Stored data
########

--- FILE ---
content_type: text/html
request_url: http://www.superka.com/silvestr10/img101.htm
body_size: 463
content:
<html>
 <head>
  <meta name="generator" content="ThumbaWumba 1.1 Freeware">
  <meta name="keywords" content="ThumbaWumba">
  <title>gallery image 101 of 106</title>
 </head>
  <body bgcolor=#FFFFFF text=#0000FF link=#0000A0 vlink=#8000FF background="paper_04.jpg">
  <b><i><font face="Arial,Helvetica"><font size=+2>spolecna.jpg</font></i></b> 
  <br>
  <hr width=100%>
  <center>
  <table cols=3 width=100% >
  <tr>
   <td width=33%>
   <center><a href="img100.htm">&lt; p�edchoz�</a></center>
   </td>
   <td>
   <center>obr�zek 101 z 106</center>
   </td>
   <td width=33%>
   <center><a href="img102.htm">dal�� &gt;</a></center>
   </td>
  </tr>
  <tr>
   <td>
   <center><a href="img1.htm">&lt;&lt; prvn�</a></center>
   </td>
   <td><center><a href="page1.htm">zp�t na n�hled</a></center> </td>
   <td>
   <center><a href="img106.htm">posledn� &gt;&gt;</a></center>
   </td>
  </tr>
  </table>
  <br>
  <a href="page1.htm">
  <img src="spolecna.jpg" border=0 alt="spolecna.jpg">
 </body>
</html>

########

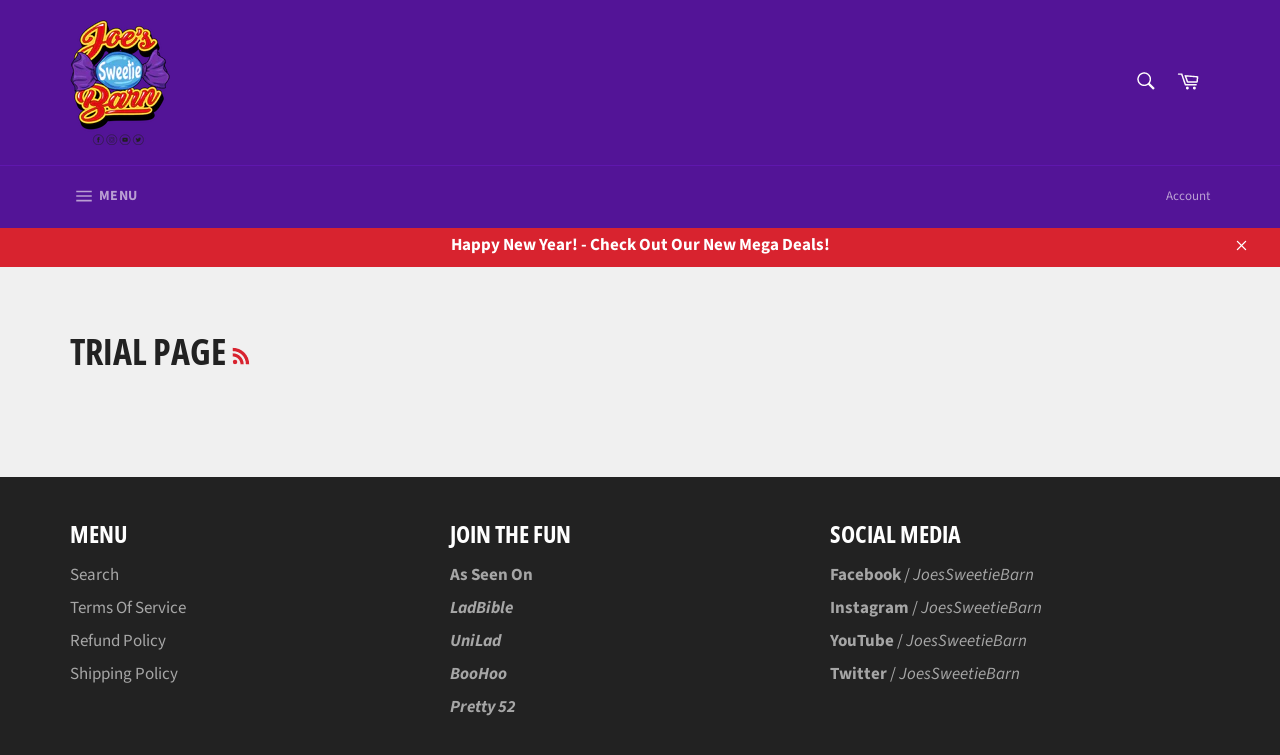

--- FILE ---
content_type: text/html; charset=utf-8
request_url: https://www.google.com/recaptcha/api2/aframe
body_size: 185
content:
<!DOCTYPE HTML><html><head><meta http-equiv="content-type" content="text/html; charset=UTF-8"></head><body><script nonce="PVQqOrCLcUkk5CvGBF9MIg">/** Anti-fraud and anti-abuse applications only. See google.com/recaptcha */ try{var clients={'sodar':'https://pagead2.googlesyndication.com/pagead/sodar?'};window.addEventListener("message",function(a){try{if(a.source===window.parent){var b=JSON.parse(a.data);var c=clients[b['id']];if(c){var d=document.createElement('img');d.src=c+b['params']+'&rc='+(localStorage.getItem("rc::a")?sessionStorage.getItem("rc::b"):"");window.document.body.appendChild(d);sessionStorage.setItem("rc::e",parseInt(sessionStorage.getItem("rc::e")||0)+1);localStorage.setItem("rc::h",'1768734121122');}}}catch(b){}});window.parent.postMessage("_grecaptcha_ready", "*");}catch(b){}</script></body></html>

########

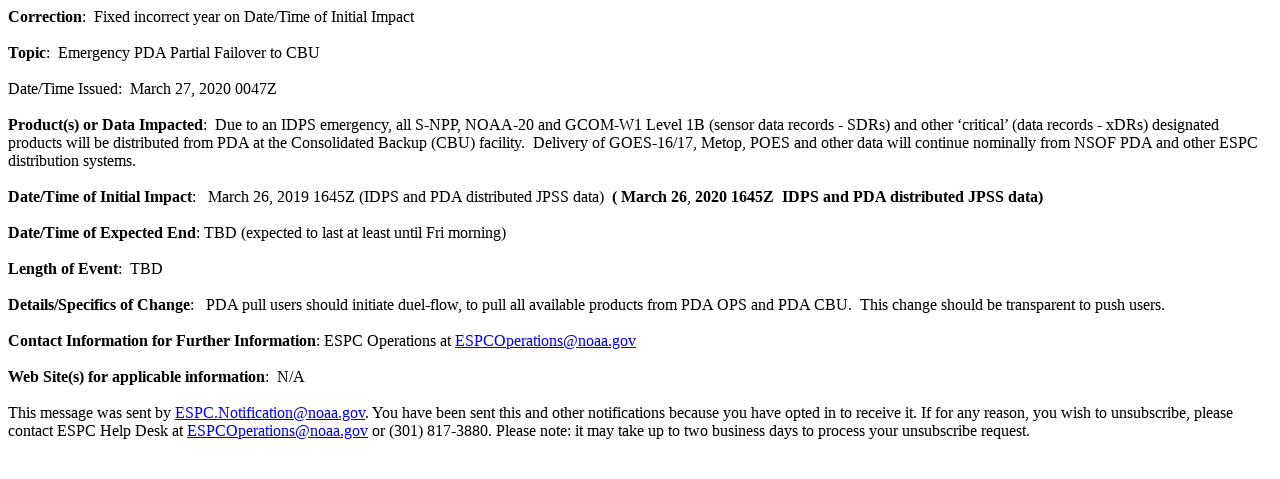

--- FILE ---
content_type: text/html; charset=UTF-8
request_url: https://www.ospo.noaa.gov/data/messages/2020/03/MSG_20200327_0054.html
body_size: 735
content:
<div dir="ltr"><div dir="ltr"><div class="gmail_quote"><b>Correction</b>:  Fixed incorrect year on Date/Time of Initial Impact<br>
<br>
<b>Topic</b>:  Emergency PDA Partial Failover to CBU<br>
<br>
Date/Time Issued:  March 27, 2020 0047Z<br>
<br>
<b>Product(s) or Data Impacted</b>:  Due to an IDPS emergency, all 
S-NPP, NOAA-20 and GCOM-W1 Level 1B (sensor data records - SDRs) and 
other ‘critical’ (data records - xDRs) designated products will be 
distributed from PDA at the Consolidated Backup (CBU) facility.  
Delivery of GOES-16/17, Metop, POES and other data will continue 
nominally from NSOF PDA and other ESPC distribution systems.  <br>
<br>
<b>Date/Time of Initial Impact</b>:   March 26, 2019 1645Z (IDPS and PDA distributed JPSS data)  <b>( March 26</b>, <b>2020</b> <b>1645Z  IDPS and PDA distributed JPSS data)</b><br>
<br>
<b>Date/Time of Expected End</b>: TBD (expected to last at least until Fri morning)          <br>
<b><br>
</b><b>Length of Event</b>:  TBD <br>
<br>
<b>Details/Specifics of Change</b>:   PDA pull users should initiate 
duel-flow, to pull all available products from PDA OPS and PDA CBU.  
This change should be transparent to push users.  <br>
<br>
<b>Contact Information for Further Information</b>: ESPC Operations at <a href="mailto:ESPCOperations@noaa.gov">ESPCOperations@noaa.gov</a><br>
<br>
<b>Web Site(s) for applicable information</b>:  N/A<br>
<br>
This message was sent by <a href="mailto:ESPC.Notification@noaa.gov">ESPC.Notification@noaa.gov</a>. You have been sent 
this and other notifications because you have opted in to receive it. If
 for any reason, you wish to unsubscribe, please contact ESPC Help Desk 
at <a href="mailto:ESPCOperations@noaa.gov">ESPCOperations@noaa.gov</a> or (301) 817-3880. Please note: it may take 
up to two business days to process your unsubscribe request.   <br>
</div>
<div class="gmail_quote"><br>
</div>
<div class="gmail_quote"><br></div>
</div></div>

########

Task directions
For the string "unsubscribe", give the number of lines in the entries that contain it, with no other words.

Solution to this exercise
2